The Corner

International

Nord Stream 2 Dammed (For Now)

A crew works at the construction site of the Nord Stream 2 gas pipeline near the town of Kingisepp, Leningrad Region, Russia, June 5, 2019. (Anton Vaganov/Reuters)

Well, I hadn’t expected German chancellor Olaf Scholz to respond to Russia’s further move into Ukraine with anything as decisive as actually freezing the Nord Stream 2 pipeline-approval process. That process still had some months to go, which meant that he had a certain amount of time to dodge this step.

CNN’s International Climate Editor, Angela Dewan, reckons that the Nord Stream 2 is “politically dead.” While that’s true in the immediate future, I’m not sure (sadly) that that is necessarily the case over the longer term, even if the combination of Russian aggression and Scholz’s decision will force a fresh debate in Germany on a project that looked (to me) likely to quietly slide toward final approval.

Dewan continues:

Germany is one of few developed nations that opposes nuclear power and is in the process of shutting down its few reactors. Without it, it has become highly dependent on gas, and will need a radical rethink to speed up energy generation from renewables.

She concludes:

But the forever problem of the climate crisis will keep churning and will ultimately be deadlier and costlier than military confrontation is likely to be.

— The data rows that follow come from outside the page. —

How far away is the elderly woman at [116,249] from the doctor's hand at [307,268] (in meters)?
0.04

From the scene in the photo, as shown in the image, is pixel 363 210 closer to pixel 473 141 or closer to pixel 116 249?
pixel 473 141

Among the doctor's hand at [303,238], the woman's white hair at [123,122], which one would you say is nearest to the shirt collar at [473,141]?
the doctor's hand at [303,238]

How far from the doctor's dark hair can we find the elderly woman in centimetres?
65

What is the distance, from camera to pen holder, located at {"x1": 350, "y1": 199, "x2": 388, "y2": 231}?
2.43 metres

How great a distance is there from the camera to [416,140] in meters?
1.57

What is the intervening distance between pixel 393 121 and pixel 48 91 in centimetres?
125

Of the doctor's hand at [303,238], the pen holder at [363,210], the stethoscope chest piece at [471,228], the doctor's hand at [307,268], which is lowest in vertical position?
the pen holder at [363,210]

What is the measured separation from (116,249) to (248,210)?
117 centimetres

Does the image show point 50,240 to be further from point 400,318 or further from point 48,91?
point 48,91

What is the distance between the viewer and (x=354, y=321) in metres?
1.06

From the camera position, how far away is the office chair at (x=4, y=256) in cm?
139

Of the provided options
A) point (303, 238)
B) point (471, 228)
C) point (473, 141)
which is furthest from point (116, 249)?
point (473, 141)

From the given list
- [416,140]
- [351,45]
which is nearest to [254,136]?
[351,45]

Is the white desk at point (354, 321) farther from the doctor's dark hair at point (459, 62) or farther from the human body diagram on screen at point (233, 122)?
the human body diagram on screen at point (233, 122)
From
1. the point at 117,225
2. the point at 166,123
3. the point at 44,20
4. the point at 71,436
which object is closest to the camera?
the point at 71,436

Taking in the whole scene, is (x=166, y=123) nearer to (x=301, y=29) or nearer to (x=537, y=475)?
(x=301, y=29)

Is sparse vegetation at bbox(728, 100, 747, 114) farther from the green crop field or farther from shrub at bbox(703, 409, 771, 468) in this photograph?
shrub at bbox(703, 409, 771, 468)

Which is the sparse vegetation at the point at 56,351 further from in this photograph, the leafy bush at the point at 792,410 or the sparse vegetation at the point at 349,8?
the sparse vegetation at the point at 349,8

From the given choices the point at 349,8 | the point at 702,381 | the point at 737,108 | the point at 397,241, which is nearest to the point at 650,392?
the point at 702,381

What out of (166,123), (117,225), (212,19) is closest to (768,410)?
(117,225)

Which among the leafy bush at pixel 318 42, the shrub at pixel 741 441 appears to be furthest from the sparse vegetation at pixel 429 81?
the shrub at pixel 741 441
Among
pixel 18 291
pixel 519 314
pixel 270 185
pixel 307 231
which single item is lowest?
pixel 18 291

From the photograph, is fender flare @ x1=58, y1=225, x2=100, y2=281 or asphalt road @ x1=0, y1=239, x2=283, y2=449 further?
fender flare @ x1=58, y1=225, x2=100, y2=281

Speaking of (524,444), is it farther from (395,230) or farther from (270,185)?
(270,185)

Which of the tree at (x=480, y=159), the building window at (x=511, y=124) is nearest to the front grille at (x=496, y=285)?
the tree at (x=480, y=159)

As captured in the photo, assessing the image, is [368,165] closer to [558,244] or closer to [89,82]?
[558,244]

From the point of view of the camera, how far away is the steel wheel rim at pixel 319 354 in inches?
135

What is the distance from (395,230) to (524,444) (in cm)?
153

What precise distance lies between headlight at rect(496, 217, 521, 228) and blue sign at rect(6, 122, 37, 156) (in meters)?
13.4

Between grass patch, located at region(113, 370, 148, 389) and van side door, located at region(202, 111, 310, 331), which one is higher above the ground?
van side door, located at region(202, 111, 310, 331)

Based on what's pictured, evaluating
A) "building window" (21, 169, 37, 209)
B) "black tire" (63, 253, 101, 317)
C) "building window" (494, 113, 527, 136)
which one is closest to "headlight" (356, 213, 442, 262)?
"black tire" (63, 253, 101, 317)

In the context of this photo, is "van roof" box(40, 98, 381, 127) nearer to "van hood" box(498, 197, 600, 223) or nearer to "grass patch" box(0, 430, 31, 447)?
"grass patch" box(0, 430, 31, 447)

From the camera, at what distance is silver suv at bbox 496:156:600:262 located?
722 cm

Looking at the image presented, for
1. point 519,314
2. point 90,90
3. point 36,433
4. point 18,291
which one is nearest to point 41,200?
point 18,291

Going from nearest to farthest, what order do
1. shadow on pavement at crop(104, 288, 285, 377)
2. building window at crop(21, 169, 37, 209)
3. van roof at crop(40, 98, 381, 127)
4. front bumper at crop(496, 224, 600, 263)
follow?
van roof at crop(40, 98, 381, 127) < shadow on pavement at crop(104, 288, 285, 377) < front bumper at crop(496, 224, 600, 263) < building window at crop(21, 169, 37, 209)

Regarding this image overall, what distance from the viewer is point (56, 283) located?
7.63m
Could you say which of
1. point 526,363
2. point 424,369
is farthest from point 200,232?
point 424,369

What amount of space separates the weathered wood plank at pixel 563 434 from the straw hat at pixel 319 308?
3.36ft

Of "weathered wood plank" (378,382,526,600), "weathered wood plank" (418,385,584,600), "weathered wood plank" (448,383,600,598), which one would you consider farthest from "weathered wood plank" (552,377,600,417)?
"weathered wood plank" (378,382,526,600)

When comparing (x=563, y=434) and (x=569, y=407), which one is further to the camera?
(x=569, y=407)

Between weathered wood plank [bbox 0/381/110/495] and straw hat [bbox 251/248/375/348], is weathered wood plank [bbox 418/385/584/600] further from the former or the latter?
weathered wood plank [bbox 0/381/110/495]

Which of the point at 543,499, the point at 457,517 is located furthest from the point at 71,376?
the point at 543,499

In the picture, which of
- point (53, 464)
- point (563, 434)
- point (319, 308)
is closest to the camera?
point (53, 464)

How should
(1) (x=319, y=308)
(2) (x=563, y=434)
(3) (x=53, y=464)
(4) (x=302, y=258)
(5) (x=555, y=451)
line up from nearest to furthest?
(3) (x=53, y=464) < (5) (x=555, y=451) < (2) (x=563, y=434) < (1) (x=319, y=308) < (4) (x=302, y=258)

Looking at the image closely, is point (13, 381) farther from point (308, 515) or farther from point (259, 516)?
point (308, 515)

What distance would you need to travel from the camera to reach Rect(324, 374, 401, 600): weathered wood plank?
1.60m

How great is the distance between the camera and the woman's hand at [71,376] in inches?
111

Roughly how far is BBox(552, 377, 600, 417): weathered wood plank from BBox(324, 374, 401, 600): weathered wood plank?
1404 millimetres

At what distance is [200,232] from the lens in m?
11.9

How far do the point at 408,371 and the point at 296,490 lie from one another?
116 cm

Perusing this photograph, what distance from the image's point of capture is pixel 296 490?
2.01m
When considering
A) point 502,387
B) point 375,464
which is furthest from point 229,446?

Well, it’s one perspective.

Putin, meanwhile, has said (Reuters reports here) that Russia will keep the gas flowing. In the case of Europe, that presumably means that Russia will continue to honor its longer-term supply contracts. Whether it goes beyond them is, as Europeans (who have been moving away from such contracts) have discovered in recent months, an entirely different matter. The spot market can be a very painful place.

The New York Times:

European natural gas futures are especially sensitive to the latest news, because Russia provides more than a third of Europe’s supply, with some of it running through pipelines in Ukraine. Dutch front-month gas futures jumped 13.8 percent when trading started on Tuesday, then eased a bit to about 80 euros a megawatt-hour, up almost 10 percent.

To put that in context, the price was around 18-19 euros at the beginning of 2021.

It is not particularly comforting to know that the price went a long way above €80 in 2021. Russian games and worries about what Russia might do have been just one element in a market has seen sometimes dramatic increases in the price over the last nine months or so.

And, of course, Putin could switch off the taps tomorrow. And he knows that Europeans know that.